Déséquilibres structurels dans le cadre de cessez-le-feu proposé pour le Liban
Jibran Al Khoury
Diplôme de Master en Affaires Internationales et Diplomatie
Le contenu de l'accord de cessez-le-feu annoncé par l'administration des États-Unis soulève un ensemble de questions structurelles qui affectent l'équilibre contractuel et le concept de souveraineté en droit international. Le texte semble plus proche d'un cadre procédural pour gérer le conflit que d'un instrument juridique pour le résoudre, avec une ambiguïté qui reste ouverte à l'interprétation et pourrait en pratique pencher en faveur d'une partie plutôt qu'une autre.
Dans ce contexte, les observations suivantes peuvent être faites :
1. Le texte ne contient aucune référence explicite au retrait des forces israéliennes de tout le territoire libanais jusqu'aux frontières reconnues internationalement. Bien que cette omission puisse s'inscrire dans une logique de report des questions contentieuses à des phases ultérieures de négociation, elle soulève une question légitime quant à savoir si ce report n'est qu'une technique de négociation ou s'il ouvre la voie à l'ancrage de réalités de facto qui ne sont pas résolues légalement, surtout en l'absence de garanties claires pour aborder cette question dans un délai défini.
2. La prolongation du cessez-le-feu au Liban illustre la capacité effective de Beyrouth à exercer sa souveraineté, renforçant son rôle dans la stabilité régionale.
Cependant, cette condition est formulée dans un langage vague qui manque de critères juridiques spécifiques ou d'une autorité de référence claire pour l'évaluation, ce qui la rend ouverte à différentes interprétations politiques ou sécuritaires. Cela pourrait transformer cette disposition d'un outil réglementaire en un moyen de pression utilisé pour justifier de ne pas prolonger le cessez-le-feu ou pour reprendre les opérations.
3. Le texte accorde à Israël le droit de prendre des mesures contre les attaques planifiées ou imminentes, une formulation qui va au-delà des interprétations traditionnelles plus restrictives du droit à la légitime défense dans le cadre de la Charte des Nations Unies.
Bien que le concept de menace imminente existe dans certaines jurisprudences internationales, son inclusion de manière aussi large au sein d'un accord de cessez-le-feu crée une grande marge d'interprétation qui pourrait, en pratique, saper le principe de désescalade en laissant la porte ouverte à l'usage de la force basé sur des évaluations unilatérales.

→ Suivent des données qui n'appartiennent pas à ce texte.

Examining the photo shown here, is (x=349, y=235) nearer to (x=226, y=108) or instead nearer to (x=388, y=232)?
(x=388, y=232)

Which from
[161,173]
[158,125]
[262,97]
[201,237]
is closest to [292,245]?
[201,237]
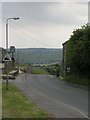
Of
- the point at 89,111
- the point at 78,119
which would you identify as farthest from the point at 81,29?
the point at 78,119

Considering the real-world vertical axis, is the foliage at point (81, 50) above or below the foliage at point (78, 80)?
above

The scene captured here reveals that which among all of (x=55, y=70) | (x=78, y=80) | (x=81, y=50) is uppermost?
(x=81, y=50)

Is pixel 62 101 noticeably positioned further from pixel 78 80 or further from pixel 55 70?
pixel 55 70

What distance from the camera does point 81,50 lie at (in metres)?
47.0

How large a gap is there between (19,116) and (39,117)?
0.80 meters

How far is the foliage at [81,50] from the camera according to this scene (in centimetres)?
4639

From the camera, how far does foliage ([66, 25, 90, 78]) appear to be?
46.4 meters

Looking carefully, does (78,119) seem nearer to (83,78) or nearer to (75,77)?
(83,78)

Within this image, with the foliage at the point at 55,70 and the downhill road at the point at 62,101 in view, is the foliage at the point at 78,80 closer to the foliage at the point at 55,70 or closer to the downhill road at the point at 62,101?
the downhill road at the point at 62,101

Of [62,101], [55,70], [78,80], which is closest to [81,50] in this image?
[78,80]

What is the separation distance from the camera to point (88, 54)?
46156 millimetres

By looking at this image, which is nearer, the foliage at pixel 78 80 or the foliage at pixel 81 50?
the foliage at pixel 81 50

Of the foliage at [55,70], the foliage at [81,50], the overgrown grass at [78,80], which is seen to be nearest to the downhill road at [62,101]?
the foliage at [81,50]

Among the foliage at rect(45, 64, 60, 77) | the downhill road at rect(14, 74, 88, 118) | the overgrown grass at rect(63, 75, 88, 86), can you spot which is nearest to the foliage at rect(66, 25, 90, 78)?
the overgrown grass at rect(63, 75, 88, 86)
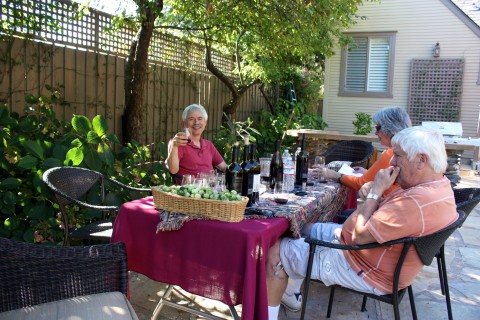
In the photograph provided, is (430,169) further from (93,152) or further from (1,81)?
(1,81)

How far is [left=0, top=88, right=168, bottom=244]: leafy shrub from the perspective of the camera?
3201 millimetres

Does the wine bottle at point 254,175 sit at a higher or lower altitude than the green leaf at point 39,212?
higher

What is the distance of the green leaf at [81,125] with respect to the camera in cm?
359

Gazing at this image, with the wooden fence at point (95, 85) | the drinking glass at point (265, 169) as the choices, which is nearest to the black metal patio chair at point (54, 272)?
the drinking glass at point (265, 169)

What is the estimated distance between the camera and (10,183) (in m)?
3.17

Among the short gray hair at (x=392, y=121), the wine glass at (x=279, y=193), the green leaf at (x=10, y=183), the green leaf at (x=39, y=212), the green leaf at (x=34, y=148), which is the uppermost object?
the short gray hair at (x=392, y=121)

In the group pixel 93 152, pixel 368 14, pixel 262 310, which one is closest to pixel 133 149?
pixel 93 152

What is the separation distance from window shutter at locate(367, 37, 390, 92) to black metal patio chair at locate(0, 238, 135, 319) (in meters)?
10.4

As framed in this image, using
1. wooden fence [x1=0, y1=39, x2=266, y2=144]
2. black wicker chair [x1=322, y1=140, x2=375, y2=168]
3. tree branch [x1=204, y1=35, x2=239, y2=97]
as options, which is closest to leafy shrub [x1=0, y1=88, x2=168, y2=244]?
wooden fence [x1=0, y1=39, x2=266, y2=144]

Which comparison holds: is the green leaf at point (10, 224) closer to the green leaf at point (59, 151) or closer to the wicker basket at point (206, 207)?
the green leaf at point (59, 151)

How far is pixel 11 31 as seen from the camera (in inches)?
171

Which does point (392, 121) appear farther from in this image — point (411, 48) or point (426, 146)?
point (411, 48)

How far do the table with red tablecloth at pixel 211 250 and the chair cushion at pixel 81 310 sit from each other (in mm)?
411

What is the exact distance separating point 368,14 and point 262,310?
34.9 feet
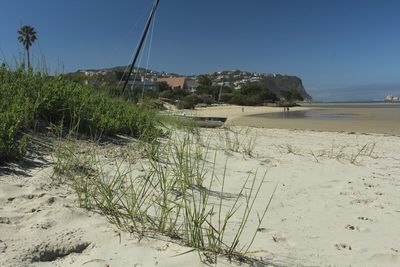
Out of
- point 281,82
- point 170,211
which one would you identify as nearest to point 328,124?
point 170,211

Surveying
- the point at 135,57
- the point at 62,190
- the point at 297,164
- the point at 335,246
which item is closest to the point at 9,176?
the point at 62,190

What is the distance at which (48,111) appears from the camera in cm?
500

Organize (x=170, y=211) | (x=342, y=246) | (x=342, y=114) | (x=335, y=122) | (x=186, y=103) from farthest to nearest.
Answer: (x=342, y=114)
(x=335, y=122)
(x=186, y=103)
(x=170, y=211)
(x=342, y=246)

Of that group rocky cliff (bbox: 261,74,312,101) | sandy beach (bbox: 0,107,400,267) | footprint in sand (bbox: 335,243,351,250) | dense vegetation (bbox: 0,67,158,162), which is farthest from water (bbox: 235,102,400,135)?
rocky cliff (bbox: 261,74,312,101)

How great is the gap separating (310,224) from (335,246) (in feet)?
1.35

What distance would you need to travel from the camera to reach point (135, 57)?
1230 cm

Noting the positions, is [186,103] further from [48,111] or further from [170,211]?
[170,211]

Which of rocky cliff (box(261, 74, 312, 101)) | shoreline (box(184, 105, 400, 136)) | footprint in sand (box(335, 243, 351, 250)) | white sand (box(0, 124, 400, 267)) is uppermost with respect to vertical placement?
rocky cliff (box(261, 74, 312, 101))

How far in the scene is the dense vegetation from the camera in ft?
12.7

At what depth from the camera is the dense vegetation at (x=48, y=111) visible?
3.88 metres

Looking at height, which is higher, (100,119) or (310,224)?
(100,119)

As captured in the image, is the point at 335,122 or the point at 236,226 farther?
the point at 335,122

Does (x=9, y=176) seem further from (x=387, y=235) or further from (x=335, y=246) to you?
(x=387, y=235)

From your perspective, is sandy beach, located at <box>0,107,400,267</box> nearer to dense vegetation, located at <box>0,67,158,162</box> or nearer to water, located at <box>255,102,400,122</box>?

4. Le texte renvoie la question de la démarcation des frontières terrestres à des négociations ultérieures, reflétant une approche qui sépare la désescalade sur le terrain des solutions juridiques finales. Bien que cette approche ne soit pas nécessairement incohérente avec le cadre général établi par la Résolution 1701 du Conseil de sécurité des Nations Unies, elle réintroduit une question juridiquement fondée dans le domaine de la négociation politique, ce qui peut la lier à des équilibres de pouvoir plus larges qui dépassent la question des frontières elle-même.
5. Le texte montre une disparité claire dans la nature des obligations imposées à chaque partie. Il impose des obligations positives spécifiques et mesurables à l'État libanais (telles que la prévention des attaques et l'application du contrôle), tandis que les obligations d'Israël restent de nature négative (s'abstenir d'opérations offensives), tout en gardant une large exception sous le label de légitime défense. Ce déséquilibre aboutit à une structure juridique inégale, même s'il ne constitue pas en soi une violation directe des règles du droit international.
Dans l'ensemble, le texte reflète une approche par étapes visant davantage à contenir l'escalade qu'à y répondre de manière fondamentale, car il reporte les questions souveraines centrales, principalement le retrait et la démarcation des frontières, à des pistes de négociation ultérieures dont les résultats ne sont pas garantis.
En conséquence, il est nécessaire que le Liban adopte une position de négociation plus affirmée et plus claire, basée sur la liaison de tout arrangement de cessez-le-feu à des garanties explicites concernant la souveraineté, principalement la question du retrait complet aux frontières reconnues internationalement, et l'établissement de mécanismes de mise en œuvre clairs et temporellement bornés.
L'absence de telles conditions enracine un déséquilibre dans le cadre contractuel et peut conduire à la consolidation d'une réalité fragile sur le terrain gérée par des arrangements sécuritaires plutôt que résolue légalement, d'une manière incohérente avec les exigences de la stabilité durable.